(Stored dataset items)
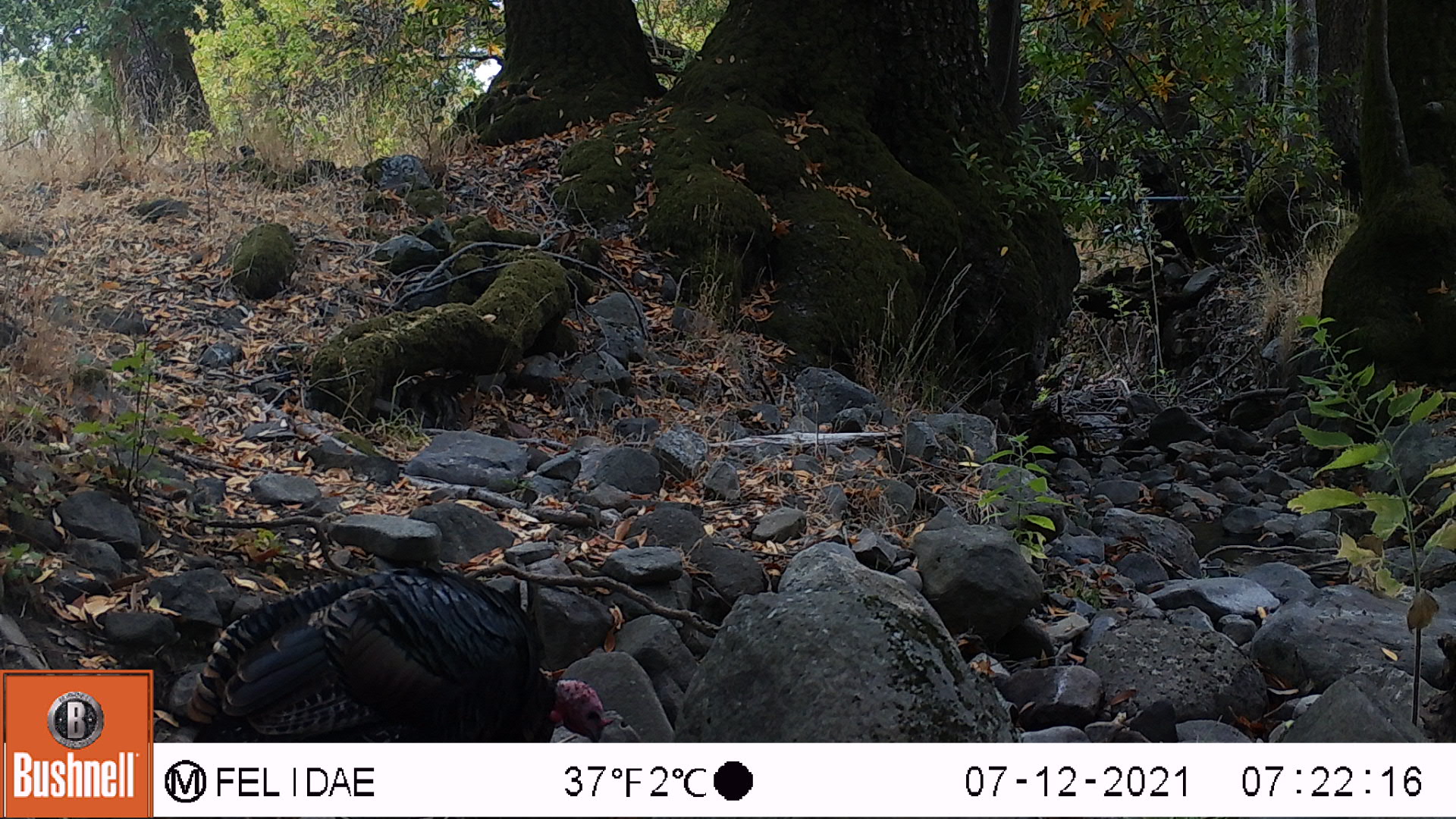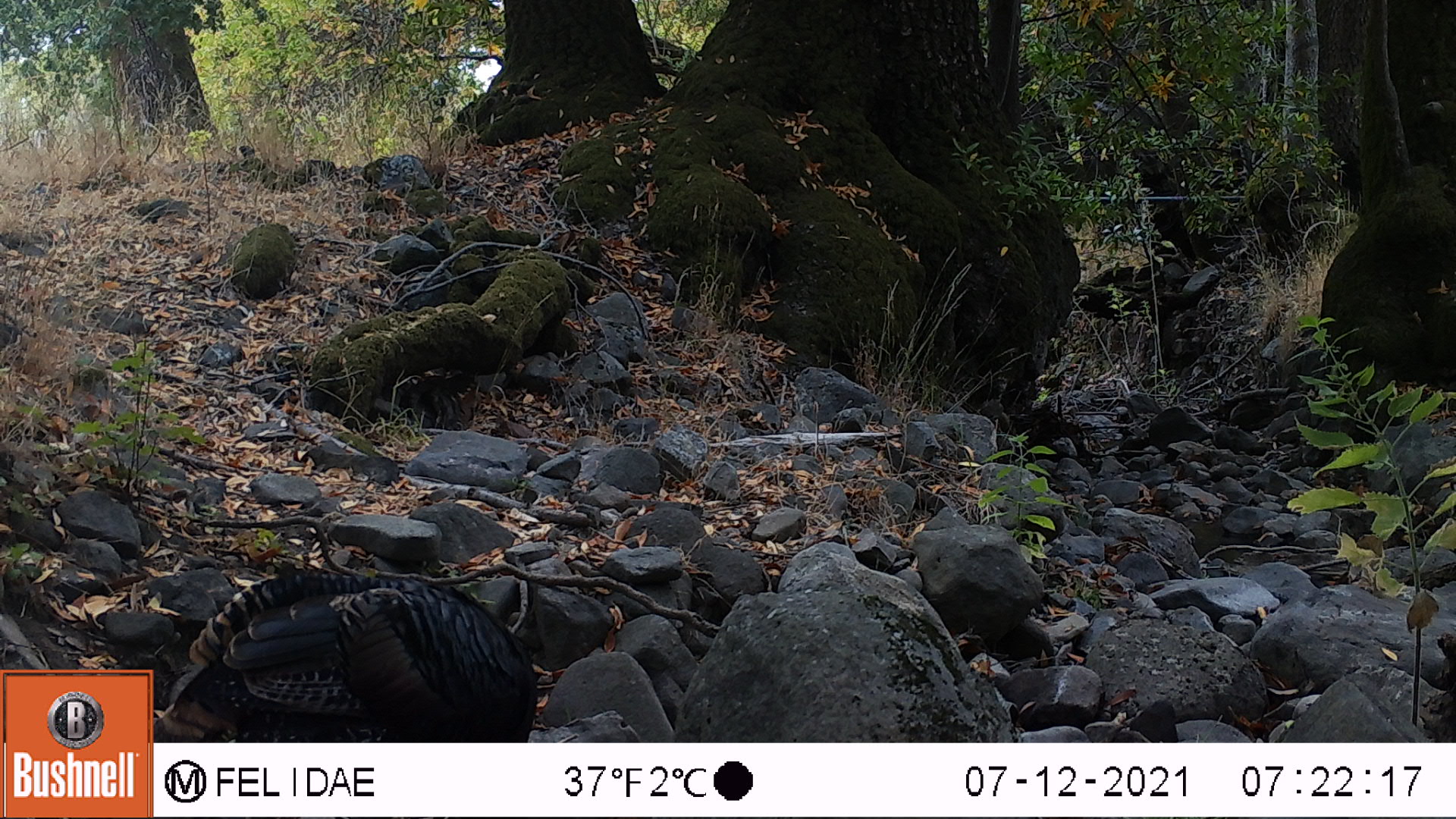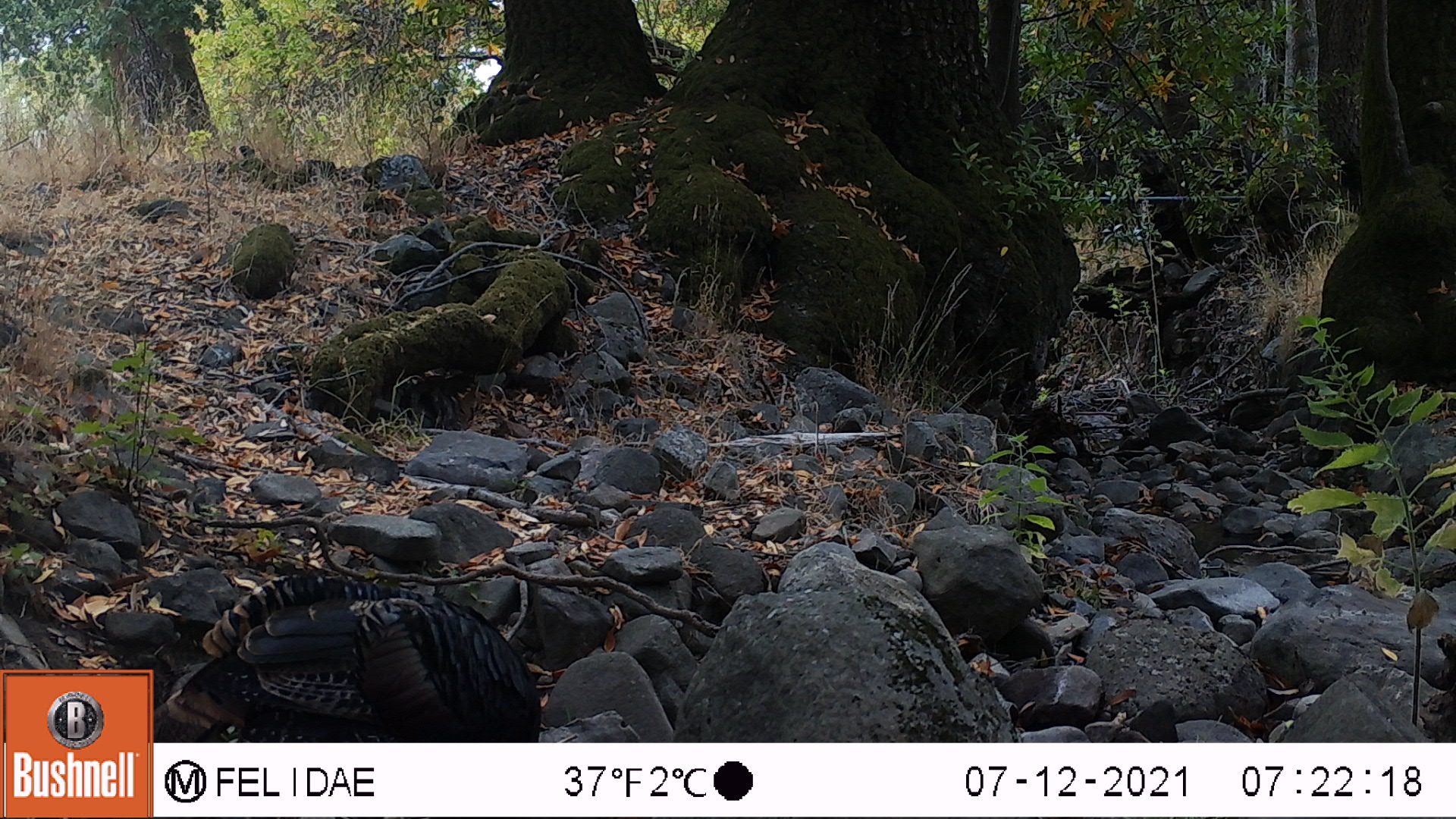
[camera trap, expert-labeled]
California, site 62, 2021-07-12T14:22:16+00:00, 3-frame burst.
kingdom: Animalia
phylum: Chordata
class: Aves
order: Galliformes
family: Phasianidae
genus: Meleagris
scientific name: Meleagris gallopavo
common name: turkey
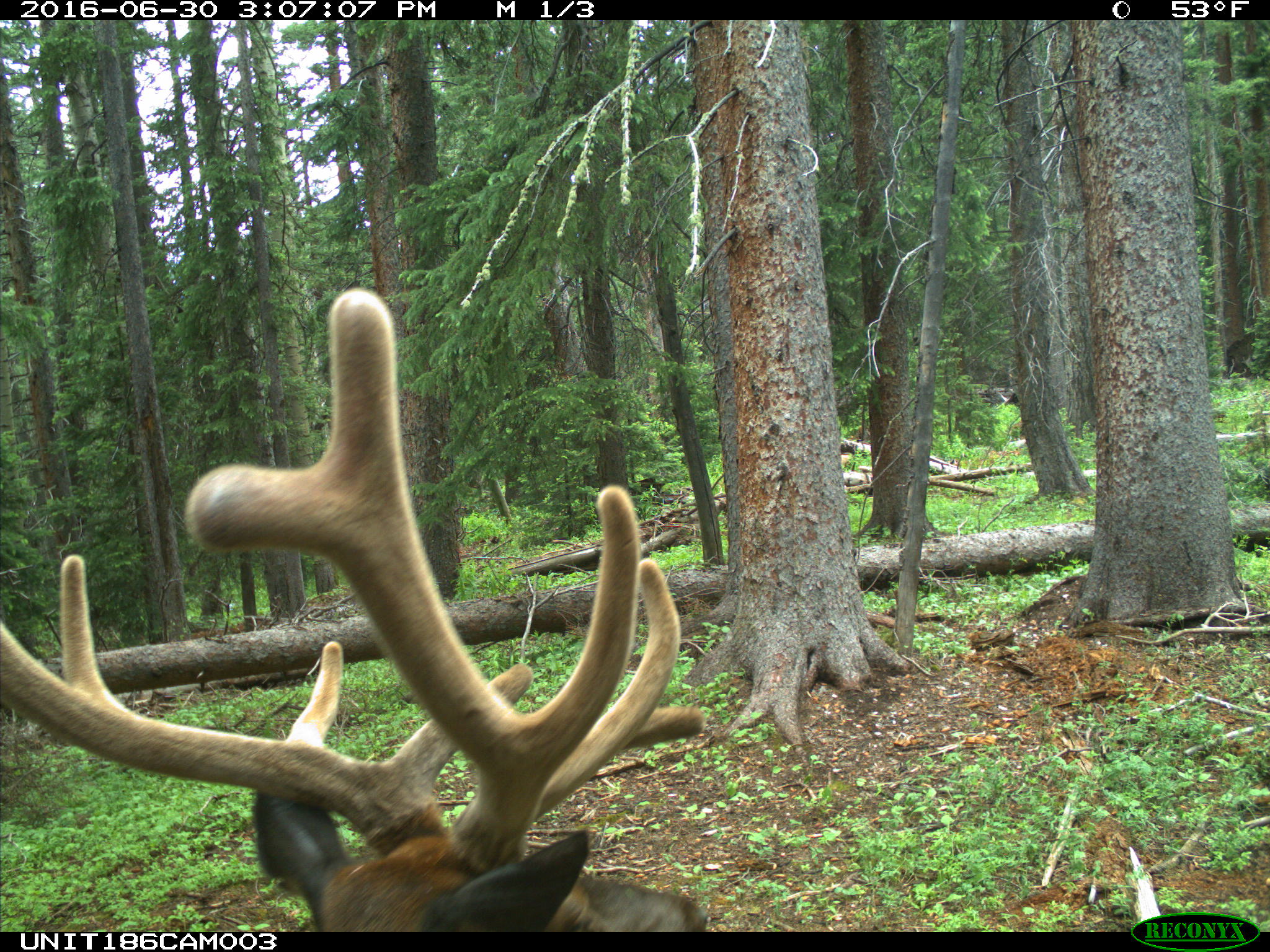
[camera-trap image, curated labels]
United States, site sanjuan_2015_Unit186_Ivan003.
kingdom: Animalia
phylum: Chordata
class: Mammalia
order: Artiodactyla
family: Cervidae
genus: Cervus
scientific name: Cervus elaphus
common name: red deer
Cervus elaphus (red deer).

TASK INSTRUCTIONS » Every line that contains the string "camera" should be returned from the data.

PROBLEM SOLUTION »
[camera trap, expert-labeled]
[camera-trap image, curated labels]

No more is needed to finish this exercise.